'Paper Assets' is explained in detail and with examples in the Accounting edition of the Herold Financial Dictionary, which you can get from Amazon in Ebook or Paperback edition.
Paper assets have three different meanings depending on whether you are discussing business, investments, or fiat currencies. Where business is concerned, paper assets are assets that you can not easily use or change in to cash. These paper assets possess extremely low liquidity, meaning that they are difficult to sell too. The term in this case literally arises from assets that are valuable on paper, or that have a paper only value.
In investments, paper assets mean something entirely different. They refer to assets that are representations of something. Paper assets in investments literally are pieces of paper that define ownership of an asset. Classic examples of investing paper assets prove to be stocks, currencies, bonds, money market accounts, and similar types of investments. For paper assets to have a tangible value, there must be a working financial system in order to back them up and exchange them. In the cases where a financial system collapses, paper assets commonly sharply decline along with it. The majority of Americans have placed an overwhelming percentage of their money in paper assets, and as the Financial Crisis of 2007-2010 showed, this makes them extremely vulnerable to economic calamities.
Paper assets stand apart in contrast to hard assets. Hard assets contain actual value in the nature of the item itself. There are many forms of hard assets, but among the most popular are gold, silver, diamonds, oil, platinum, land, and other such physical holdings. While financial collapses can cause a set back for the value of hard assets, these types of assets almost always hold up far better than do paper assets.
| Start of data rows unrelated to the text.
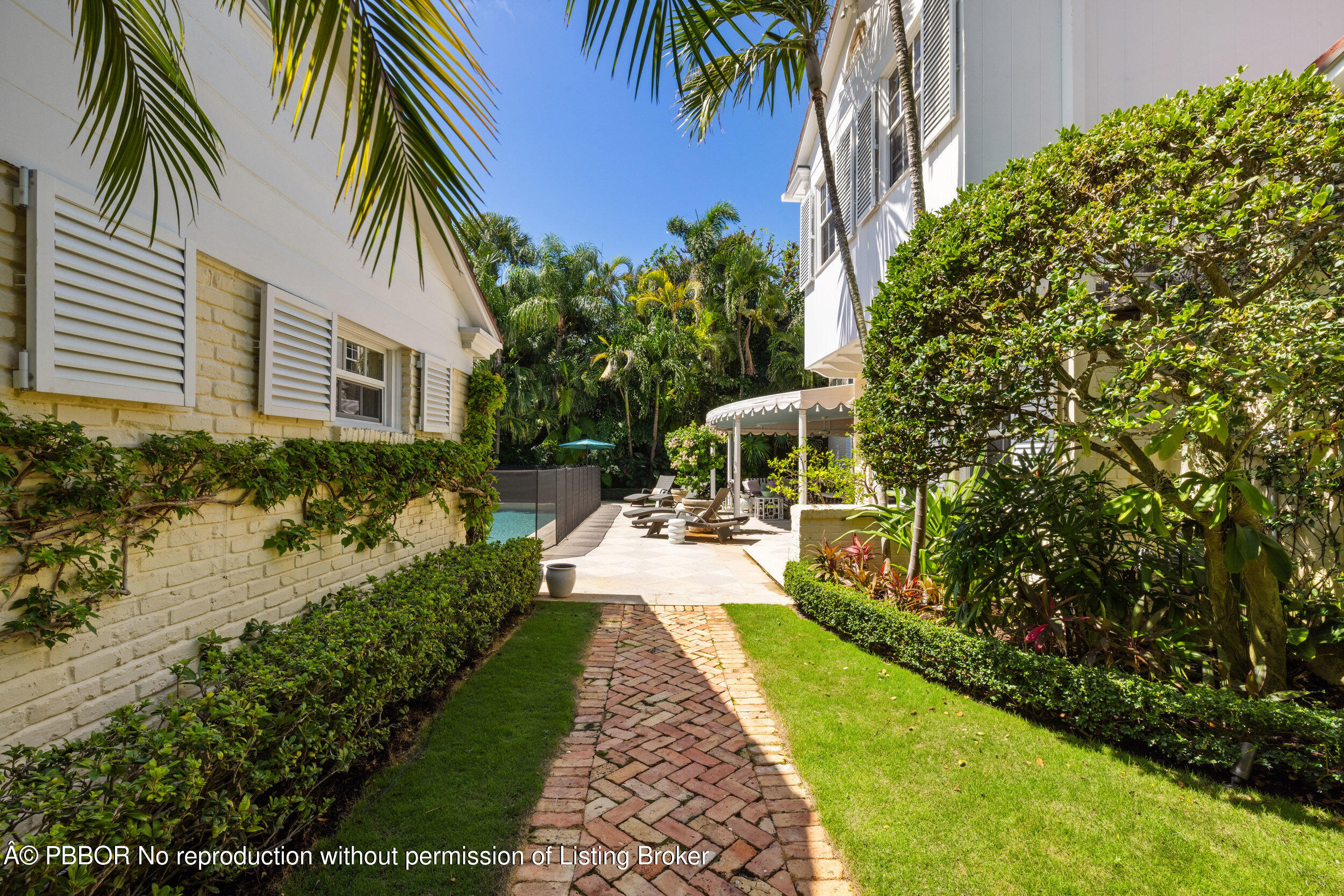 485 South County Road Palm Beach, FL 33480 - Photo 28 of 29 GARDEN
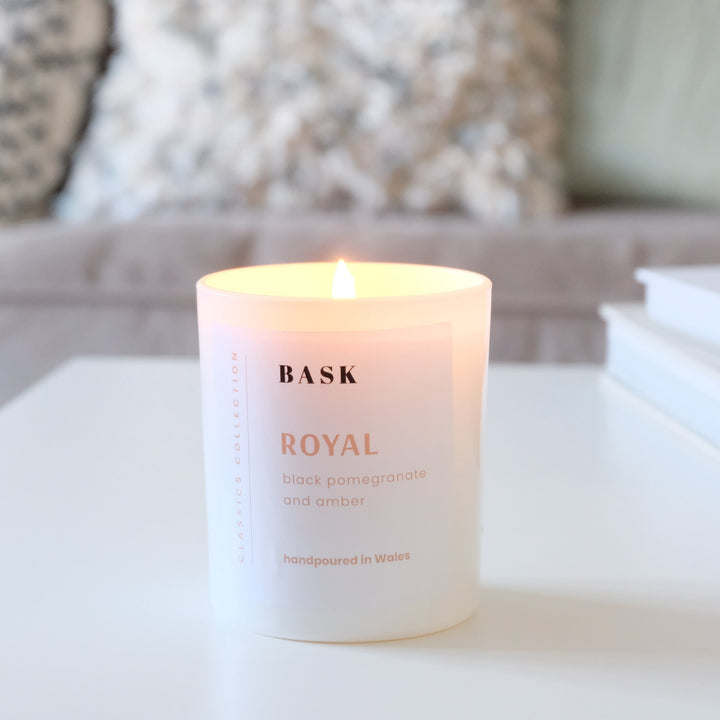 Royal Soy Candle | Black Pomegranate and Amber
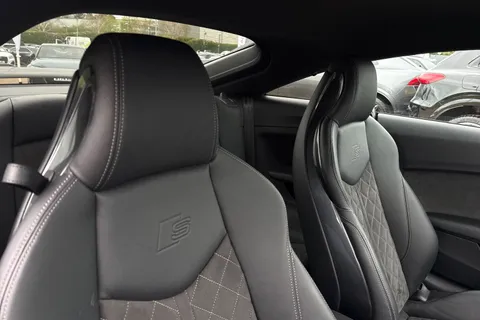 BG22RBY Audi TT Coup- Black Edition 40 TFSI  197 PS S tronic Thumbnail #24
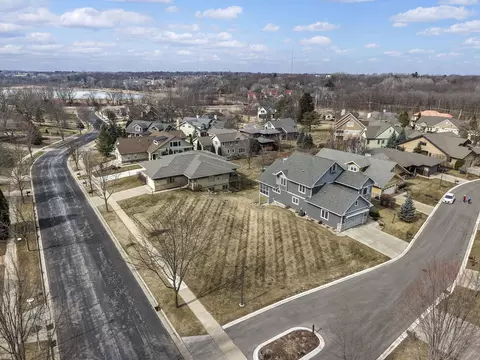 11 Arboredge Way, Fitchburg, WI 53711
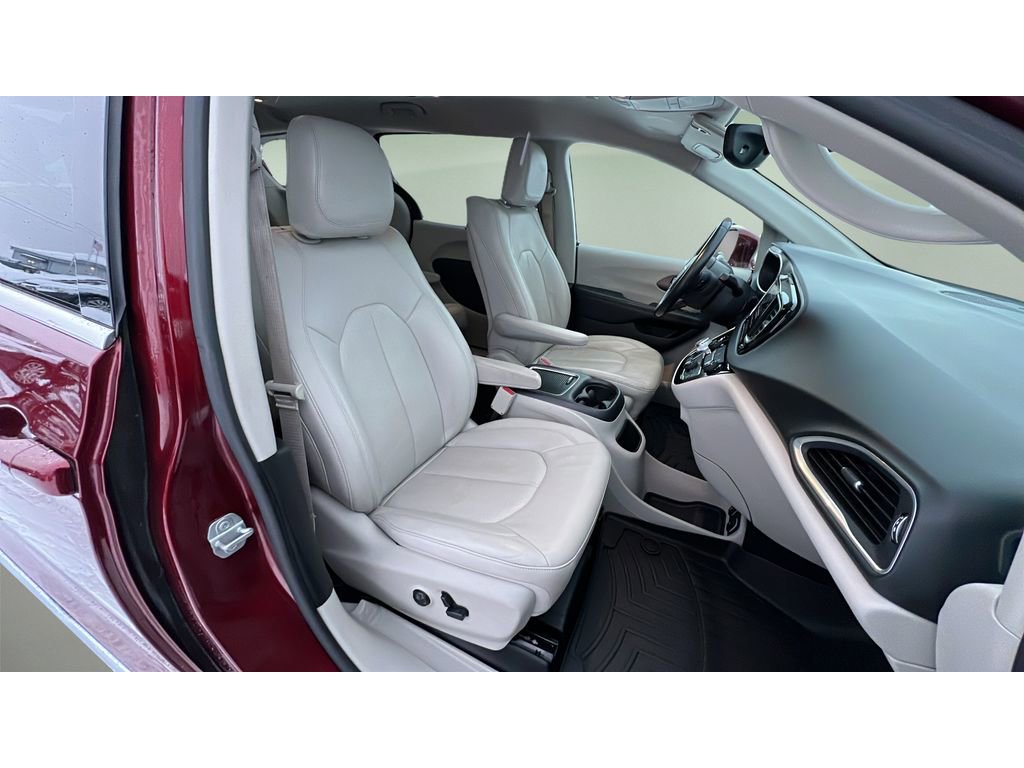 Used 2018 Chrysler Pacifica Touring-L Plus w/ Tire & Wheel Group image 32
Many people are shocked by the fact that the U.S. dollar is also a paper asset, as are all Fiat currencies in the world except for the Swiss Franc. These paper currencies are no longer backed up by the long running gold standard. Instead, they only have value because their respective issuing governments, as well as the underlying currency users, say that they do. The Swiss Franc is a lonely exception. The Swiss constitution requires that for every four paper or electronic currency Swiss Francs in existence, there must be one Swiss Franc worth of gold in the Swiss National Bank vaults. Since the Swiss only value their gold holdings at around $250 per ounce, and gold has been trading between $1,300 and $1,400 per ounce for some time now, the Swiss actually have a greater gold backing to their currency than one hundred percent.